Exercise:
Give back the full listing, character for character, with no pictures.

━━━━━ Data for this task

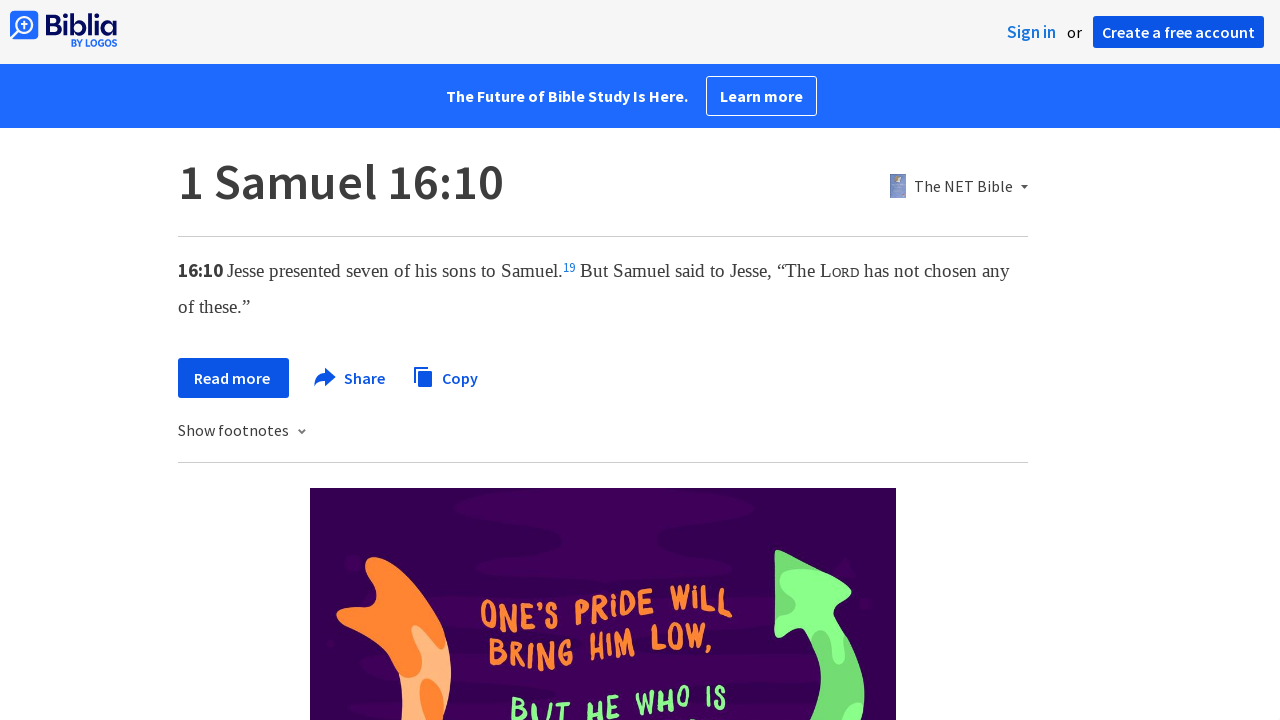

--- FILE ---
content_type: text/html; charset=utf-8
request_url: https://www.google.com/recaptcha/api2/aframe
body_size: 269
content:
<!DOCTYPE HTML><html><head><meta http-equiv="content-type" content="text/html; charset=UTF-8"></head><body><script nonce="A7MVeJZWALDuT07Nyy3kuQ">/** Anti-fraud and anti-abuse applications only. See google.com/recaptcha */ try{var clients={'sodar':'https://pagead2.googlesyndication.com/pagead/sodar?'};window.addEventListener("message",function(a){try{if(a.source===window.parent){var b=JSON.parse(a.data);var c=clients[b['id']];if(c){var d=document.createElement('img');d.src=c+b['params']+'&rc='+(localStorage.getItem("rc::a")?sessionStorage.getItem("rc::b"):"");window.document.body.appendChild(d);sessionStorage.setItem("rc::e",parseInt(sessionStorage.getItem("rc::e")||0)+1);localStorage.setItem("rc::h",'1768662415958');}}}catch(b){}});window.parent.postMessage("_grecaptcha_ready", "*");}catch(b){}</script></body></html>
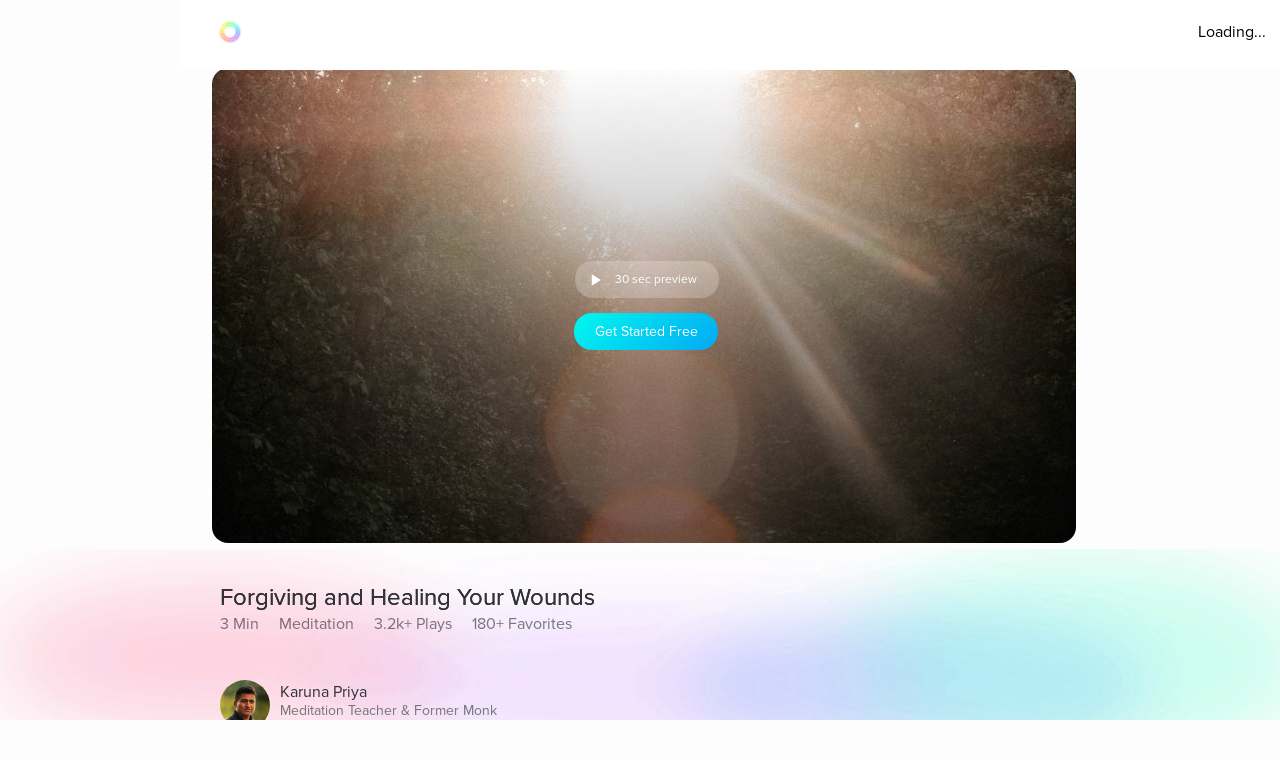

--- FILE ---
content_type: text/javascript
request_url: https://cdn.pagesense.io/js/aurahealth/e0c1420547624e6ebe9ad9e6e0585ff1_visitor_count.js
body_size: 691
content:
window.ZAB.visitorData = {"experiments":{"RtZwv57":{"variations":{"b346fd921f3b4036b3318ef5e00c36a3":{"unique_count":"12966"},"459e7dd8c05f4632bb8fb09542ad2c02":{"unique_count":"12968"}},"actual_start_time":1731092397595},"E4YY8Hk":{"variations":{"3adc081fc622421c8dc178d5c3640da6":{"unique_count":"84875"},"a21fd7b11d2641e6af87d31e9d67bf24":{"unique_count":"3465"},"96af18039ef240c4837fa482b48d3c13":{"unique_count":"84674"},"14bd51c878e64e2580e5774f2ef5bfa4":{"unique_count":"87501"}},"actual_start_time":1759416256232},"XR9NzOP":{"variations":{"39c52196e3424e30a79002cfd79b4907":{"unique_count":"27510"}},"actual_start_time":1715362099922},"eqjkxCa":{"variations":{"79cf5268a154413186a24d7d658a80b7":{"unique_count":"1606"},"cb988d1a9a564dcb944017aa2fc3f916":{"unique_count":"1606"}},"actual_start_time":1741283316297},"446b2ZR":{"variations":{"024e308db20446389ef8b1e1bc8534da":{"unique_count":"850"},"b273f533899f468ab51e2cc38a3e08e1":{"unique_count":"846"}},"actual_start_time":1731092460520},"YlfRNwh":{"variations":{"f83631890cb945b393c51971bd3c9cc0":{"unique_count":"10870"},"632299a0a91d49e5be6570823c4f2c64":{"unique_count":"10878"}},"actual_start_time":1741283243910},"WayTVh5":{"variations":{"672db33f450243d99283fe8a24d43e7e":{"unique_count":"1877"},"a7a973cb820840218aab71d074bc201c":{"unique_count":"1886"}},"actual_start_time":1731429833455},"VDxOBss":{"variations":{"cbdb8f00312b44ee8183b0f095325c8c":{"unique_count":"16304"},"b898310ebd4748308628f8c4e54baa76":{"unique_count":"16303"}},"actual_start_time":1741283388791},"BMEn7qa":{"variations":{"2e7a0c03b428474ab5147983ce18f5db":{"unique_count":"4490"},"b97eda40d5b248eca710e8566ae0ef14":{"unique_count":"4491"}},"actual_start_time":1755278868294},"SR0Zh2Q":{"variations":{"6eeeed9decb94d0194cf76346ce0575f":{"unique_count":"21968"},"67a47593050e44859009945e2062174a":{"unique_count":"21915"},"caa52ab78ebb439faad1ac7bf990dd84":{"unique_count":"22676"}},"actual_start_time":1741283443652}},"time":1768805169554}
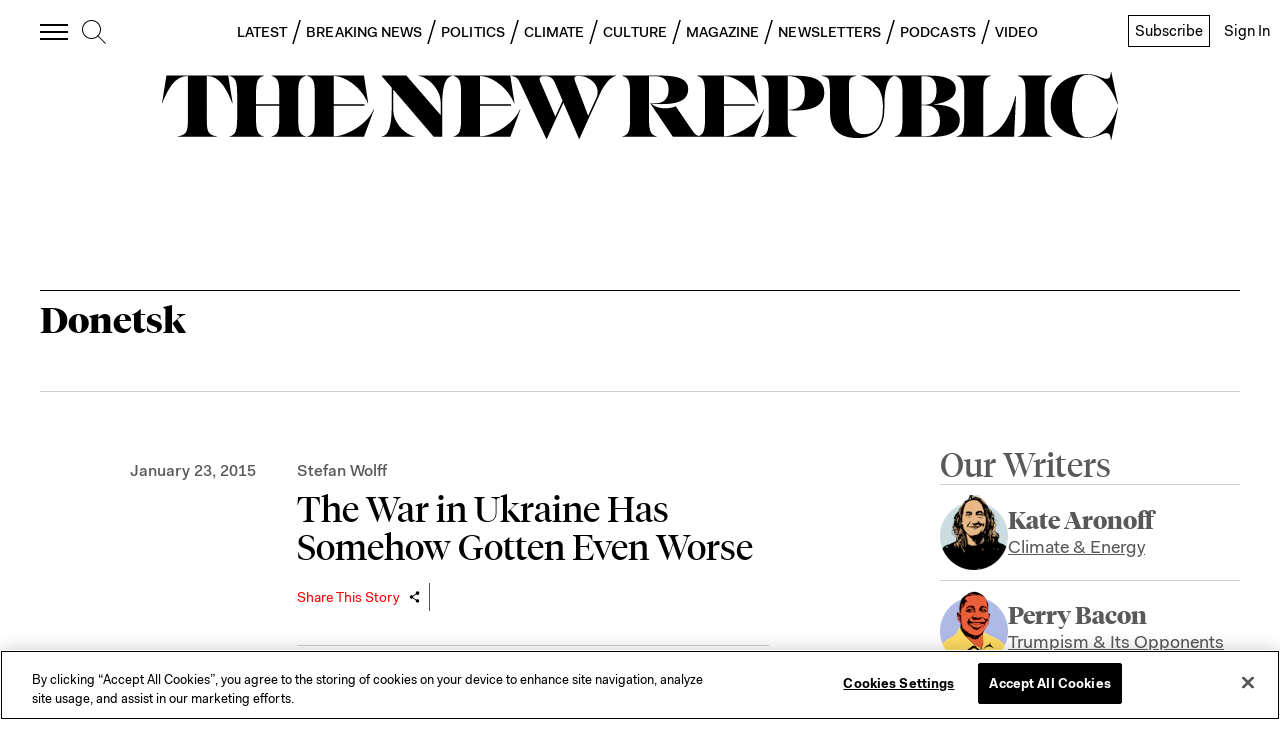

--- FILE ---
content_type: application/javascript
request_url: https://prism.app-us1.com/?a=612910576&u=https%3A%2F%2Fnewrepublic.com%2Ftags%2Fdonetsk
body_size: 139
content:
window.visitorGlobalObject=window.visitorGlobalObject||window.prismGlobalObject;window.visitorGlobalObject.setVisitorId('df147238-b819-44db-8692-591886731c40', '612910576');window.visitorGlobalObject.setWhitelistedServices('tracking', '612910576');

━━━━━━━━━━

Response for this exercise:
--- FILE ---
content_type: text/html; charset=utf-8
request_url: https://www.google.com/recaptcha/api2/aframe
body_size: 269
content:
<!DOCTYPE HTML><html><head><meta http-equiv="content-type" content="text/html; charset=UTF-8"></head><body><script nonce="A7MVeJZWALDuT07Nyy3kuQ">/** Anti-fraud and anti-abuse applications only. See google.com/recaptcha */ try{var clients={'sodar':'https://pagead2.googlesyndication.com/pagead/sodar?'};window.addEventListener("message",function(a){try{if(a.source===window.parent){var b=JSON.parse(a.data);var c=clients[b['id']];if(c){var d=document.createElement('img');d.src=c+b['params']+'&rc='+(localStorage.getItem("rc::a")?sessionStorage.getItem("rc::b"):"");window.document.body.appendChild(d);sessionStorage.setItem("rc::e",parseInt(sessionStorage.getItem("rc::e")||0)+1);localStorage.setItem("rc::h",'1768662415958');}}}catch(b){}});window.parent.postMessage("_grecaptcha_ready", "*");}catch(b){}</script></body></html>

--- FILE ---
content_type: text/javascript
request_url: https://cdn.pagesense.io/js/aurahealth/e0c1420547624e6ebe9ad9e6e0585ff1_visitor_count.js
body_size: 691
content:
window.ZAB.visitorData = {"experiments":{"RtZwv57":{"variations":{"b346fd921f3b4036b3318ef5e00c36a3":{"unique_count":"12966"},"459e7dd8c05f4632bb8fb09542ad2c02":{"unique_count":"12968"}},"actual_start_time":1731092397595},"E4YY8Hk":{"variations":{"3adc081fc622421c8dc178d5c3640da6":{"unique_count":"84875"},"a21fd7b11d2641e6af87d31e9d67bf24":{"unique_count":"3465"},"96af18039ef240c4837fa482b48d3c13":{"unique_count":"84674"},"14bd51c878e64e2580e5774f2ef5bfa4":{"unique_count":"87501"}},"actual_start_time":1759416256232},"XR9NzOP":{"variations":{"39c52196e3424e30a79002cfd79b4907":{"unique_count":"27510"}},"actual_start_time":1715362099922},"eqjkxCa":{"variations":{"79cf5268a154413186a24d7d658a80b7":{"unique_count":"1606"},"cb988d1a9a564dcb944017aa2fc3f916":{"unique_count":"1606"}},"actual_start_time":1741283316297},"446b2ZR":{"variations":{"024e308db20446389ef8b1e1bc8534da":{"unique_count":"850"},"b273f533899f468ab51e2cc38a3e08e1":{"unique_count":"846"}},"actual_start_time":1731092460520},"YlfRNwh":{"variations":{"f83631890cb945b393c51971bd3c9cc0":{"unique_count":"10870"},"632299a0a91d49e5be6570823c4f2c64":{"unique_count":"10878"}},"actual_start_time":1741283243910},"WayTVh5":{"variations":{"672db33f450243d99283fe8a24d43e7e":{"unique_count":"1877"},"a7a973cb820840218aab71d074bc201c":{"unique_count":"1886"}},"actual_start_time":1731429833455},"VDxOBss":{"variations":{"cbdb8f00312b44ee8183b0f095325c8c":{"unique_count":"16304"},"b898310ebd4748308628f8c4e54baa76":{"unique_count":"16303"}},"actual_start_time":1741283388791},"BMEn7qa":{"variations":{"2e7a0c03b428474ab5147983ce18f5db":{"unique_count":"4490"},"b97eda40d5b248eca710e8566ae0ef14":{"unique_count":"4491"}},"actual_start_time":1755278868294},"SR0Zh2Q":{"variations":{"6eeeed9decb94d0194cf76346ce0575f":{"unique_count":"21968"},"67a47593050e44859009945e2062174a":{"unique_count":"21915"},"caa52ab78ebb439faad1ac7bf990dd84":{"unique_count":"22676"}},"actual_start_time":1741283443652}},"time":1768805169554}

--- FILE ---
content_type: application/javascript
request_url: https://prism.app-us1.com/?a=612910576&u=https%3A%2F%2Fnewrepublic.com%2Ftags%2Fdonetsk
body_size: 139
content:
window.visitorGlobalObject=window.visitorGlobalObject||window.prismGlobalObject;window.visitorGlobalObject.setVisitorId('df147238-b819-44db-8692-591886731c40', '612910576');window.visitorGlobalObject.setWhitelistedServices('tracking', '612910576');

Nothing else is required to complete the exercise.